Hay un "relato" primero, un algo anterior a la razón pero no contrario a ella ni analizable por
ella, que es el "desde dónde" de su primordial preguntar. Ese desde dónde hace posible el
enunciado de aquello que luego se convierte en la pregunta madre o raíz del discurso propio
de la "filosofía primera" y de las correspondientes "filosofías segundas".
En el relato primero coexisten las grandísimas y generalísimas asunciones que preparan toda
la actividad de la inteligencia, tales como la estabilidad del ser y la constancia de la capacidad
racional humana; algún grado de transparencia en el lenguaje, y otras cosas básicas,
probablemente no categorizadas ni pronunciadas aún.
A ese relato se accede propiamente a través de la experiencia vivida, única capaz de crear un
"contexto" para el "texto" de la razón. La razón, de hecho, obra haciendo un "texto" en
diálogo con el "con-texto".
Como el acervo de experiencias vividas es compartido hasta un cierto punto por un conjunto
de contemporáneos, cabe hablar de un horizonte de comprensión relativamente común, en el
cual se propagan meméticamente algunas preguntas más o menos articuladas. Al núcleo más
definible de esas preguntas se le suele llamar una problemática, atmósfera que determina qué
"viene al caso" en la correspondiente altura de la historia. Con estos términos podemos
ofrecer un resumen aproximado de lo más admitido en la hermenéutica de la segunda mitad
del siglo XX.
Una educación confesional, pues, —o, en general, una presencia confesional fuera del ámbito
privado—, no ha de consistir entonces en un retroceso al mundo precientífico, al modo de
una secta iniciática, ni puede hacer pares con el fundamentalismo huraño que en todo ve
enemigos; pero tampoco puede constituirse en tardío gueto de positivismos superados al
interior de la ciencia misma. Por cierto, estas son todas opciones que, un poco para desgracia
suya, ha tomado la Iglesia Católica, desde la "derecha" hasta la "izquierda".

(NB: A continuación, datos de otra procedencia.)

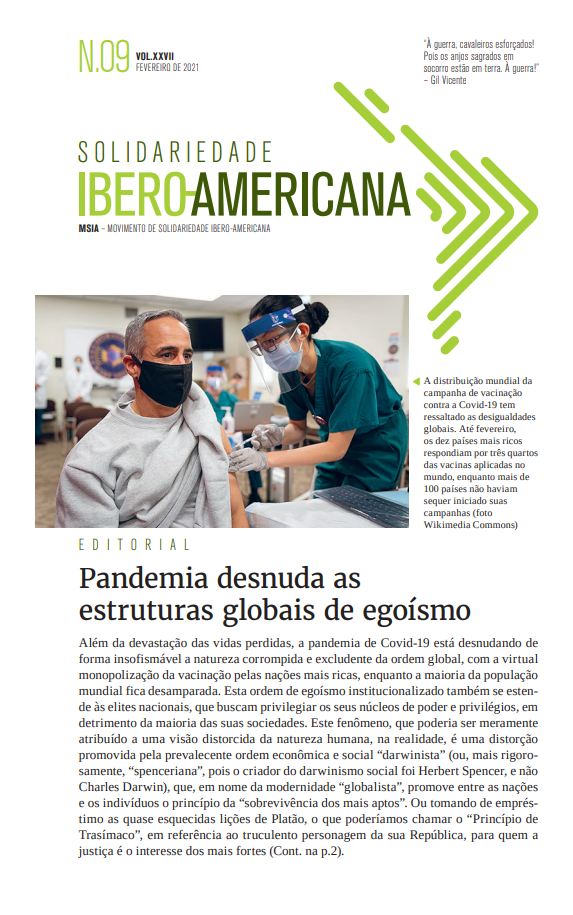 N.09 VOL.XXVII FEVEREIRO DE 2021

"À guerra, cavaleiros esforçados! Pois os anjos sagrados em socorro estão em terra. À guerra!" – Gil Vicente

SOLIDARIEDADE IBERO-AMERICANA

MSIA – MOVIMENTO DE SOLIDARIEDADE IBERO-AMERICANA

A distribuição mundial da campanha de vacinação contra a Covid-19 tem ressaltado as desigualdades globais. Até fevereiro, os dez países mais ricos respondiam por três quartos das vacinas aplicadas no mundo, enquanto mais de 100 países não haviam sequer iniciado suas campanhas (foto Wikimedia Commons)

EDITORIAL

Pandemia desnuda as estruturas globais de egoísmo

Além da devastação das vidas perdidas, a pandemia de Covid-19 está desnudando de forma insofismável a natureza corrompida e excludente da ordem global, com a virtual monopolização da vacinação pelas nações mais ricas, enquanto a maioria da população mundial fica desamparada. Esta ordem de egoísmo institucionalizado também se estende às elites nacionais, que buscam privilegiar os seus núcleos de poder e privilégios, em detrimento da maioria das suas sociedades. Este fenômeno, que poderia ser meramente atribuído a uma visão distorcida da natureza humana, na realidade, é uma distorção promovida pela prevalecente ordem econômica e social "darwinista" (ou, mais rigorosamente, "spenceriana", pois o criador do darwinismo social foi Herbert Spencer, e não Charles Darwin), que, em nome da modernidade "globalista", promove entre as nações e os indivíduos o princípio da "sobrevivência dos mais aptos". Ou tomando de empréstimo as quase esquecidas lições de Platão, o que poderíamos chamar o "Princípio de Trasímaco", em referência ao truculento personagem da sua República, para quem a justiça é o interesse dos mais fortes (Cont. na p.2).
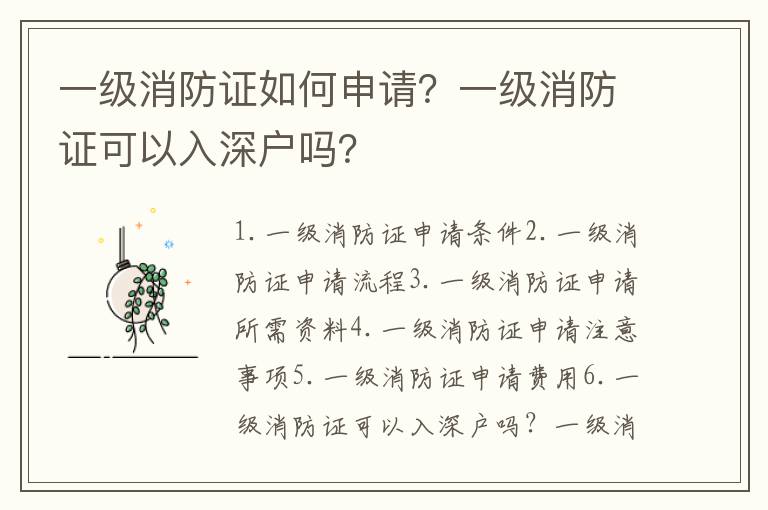 一级消防证如何申请？一级消防证可以入深户吗？

1. 一级消防证申请条件2. 一级消防证申请流程3. 一级消防证申请所需资料4. 一级消防证申请注意事项5. 一级消防证申请费用6. 一级消防证可以入深户吗？一级消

No es fácil encontrar el huidizo punto medio, pero es menester buscarlo sin recetas, sin
complejos, sin descanso.
Está cerca de la sensatez que permite reconocer la validez de las propias experiencias
fundantes, sin erigirlas, en cuanto experiencias, en única verdad posible. Y, sin embargo,
cerca también —paradójicamente— de la pretensión, en cuanto contenido, de aproximación
válida a la verdad única que todos buscamos.
En efecto, así como no es posible el diálogo sin apertura, tampoco lo es sin alguna certeza
innegociable. Y quien diga que en nada es dogmático tiene dos posibilidades: admitir que los
demás no deben ser como él, o presionar, en contra de sí mismo, para que todos piensen lo
mismo del método que pregona. Además, es simplemente honesto reconocer que uno no está
dispuesto a negociarlo todo.
Aparece así el rostro, insondable pero no ambiguo, de la presencia confesional: honestidad
para no traicionar lo propio, apertura para no oprimir al otro; sinceridad en camino; diálogo
hondo; palabra densa, que anuncia, revela y libera.